- WORK TO COMPLETE -
Write down exactly the lines from the one with "为保障网络安全，强烈推荐开启" to the end of the data, first and last included, and no others.

- INFORMATION PROVIDED -
□ □ □ □ □

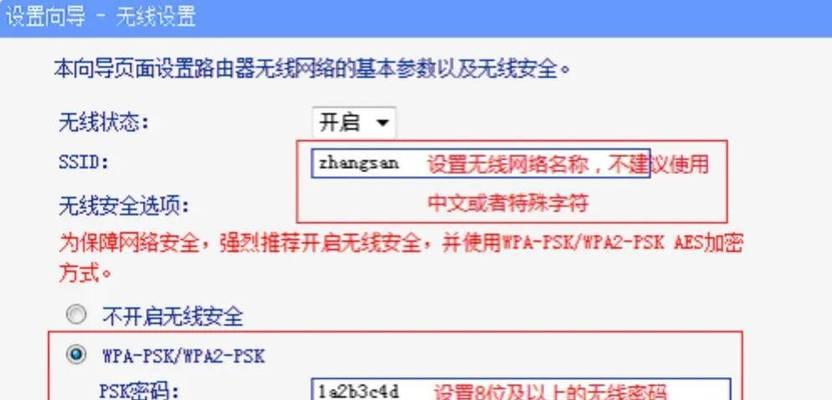 设置向导 - 无线设置

本向导页面设置路由器无线网络的基本参数以及无线安全。

无线状态： 开启

SSID： zhangsan 设置无线网络名称，不建议使用中文或者特殊字符

无线安全选项：

为保障网络安全，强烈推荐开启无线安全，并使用WPA-PSK/WPA2-PSK AES加密方式。

不开启无线安全

WPA-PSK/WPA2-PSK

PSK密码： 1a2b3c4d 设置8位及以上的无线密码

□ □ □ □ □

- EXERCISE OUTPUT -
为保障网络安全，强烈推荐开启无线安全，并使用WPA-PSK/WPA2-PSK AES加密方式。

不开启无线安全

WPA-PSK/WPA2-PSK

PSK密码： 1a2b3c4d 设置8位及以上的无线密码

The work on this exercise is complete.